I have mentioned this before, but there is a knack to hiking downhill, especially if you’re on loose gravel. If you tilt every so slightly forward from your waist, and just go a little bit faster than normal, your centre of gravity stays marginally in front, so rather than your feet slipping out from under you (and you ending up on your butt) you tend to stay upright. Trust me – it works!



We weren’t going down the trail we came up, We deviated to the southern side of the volcano as our destination was Eldheimar – a museum dedicated to the Eldfell eruption. At the museum, there were a couple of partially excavated homes, and our guide dropped a bombshell. One of the homes belonged to his foourafi (grandfather)!! Very personal.



Our hike then looped back into town and down to the port. We saw markers for lava flow, where the side of a street was destroyed, and the other side untouched. We covered about 7km and it was worth every chilly and windy step!

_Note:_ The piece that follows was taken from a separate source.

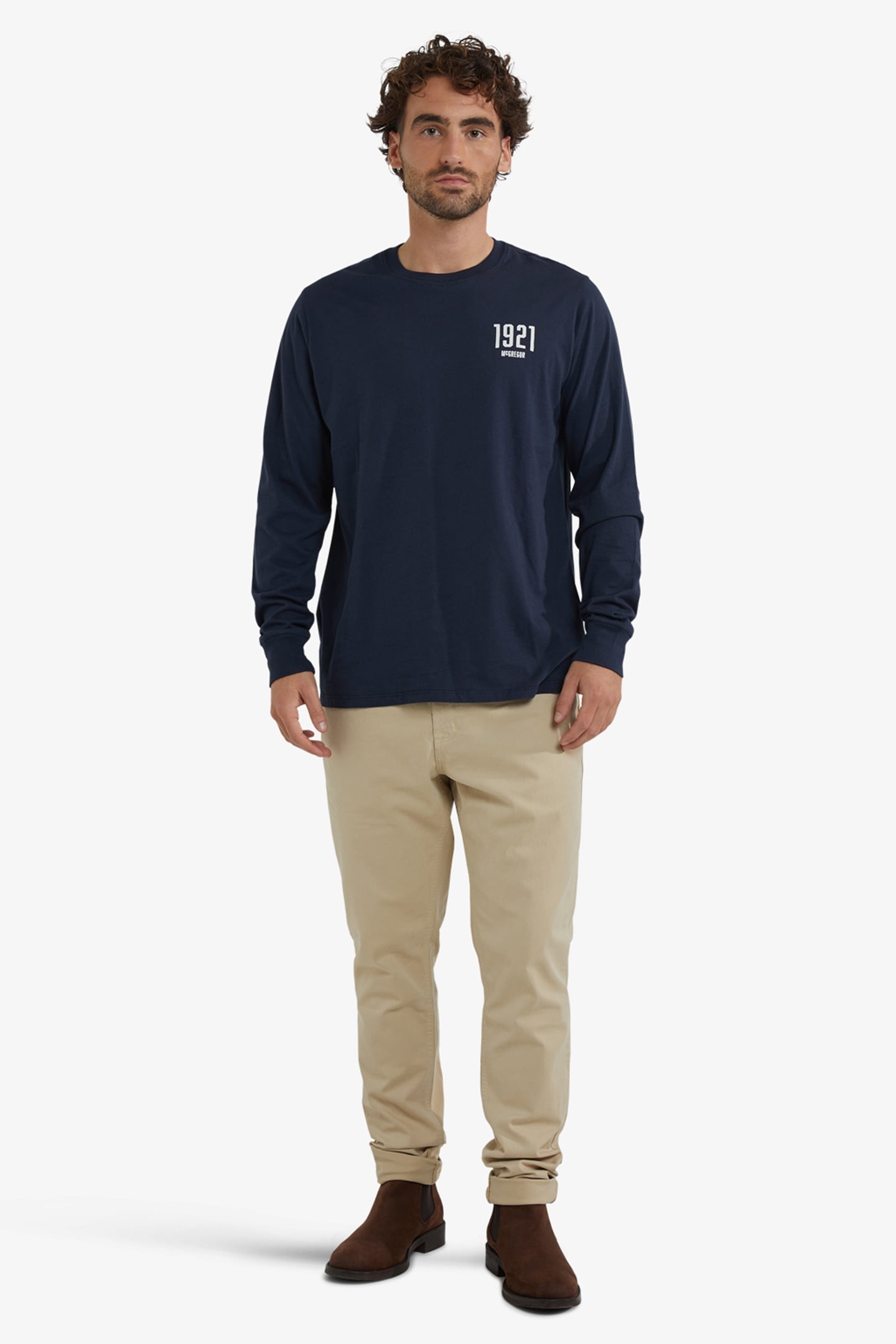 GRAPHIC T-SHIRT LONG SLEEVE NAVY 2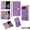 Purple, variant on ELEHOLD for Google Pixel 10 /10 Pro Stylish Flip Wallet Case,Bling Glitter Leather Zipper Pocket 9 Card Holders Stand Function Magnetic Clasp Detachable Wrist Strap Lanyard Purse Case,Rosegold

Some of the most interesting hikes emerge from the unlikeliest of places, and our hike up Eldfell was exactly that. If you choose to be a traveller, rather than a tourist, you will discover some amazing opportunities and experiences. Being open is the key.
As you saw above, Mr PJ was along for the hike and loved it. There was a bit of grumbling about the climb, but that quickly evaporated with the amazing views.
As Icelandic folk say to describe a really great experience…..rusinan I pylsuendanum….. have fun unpicking that one!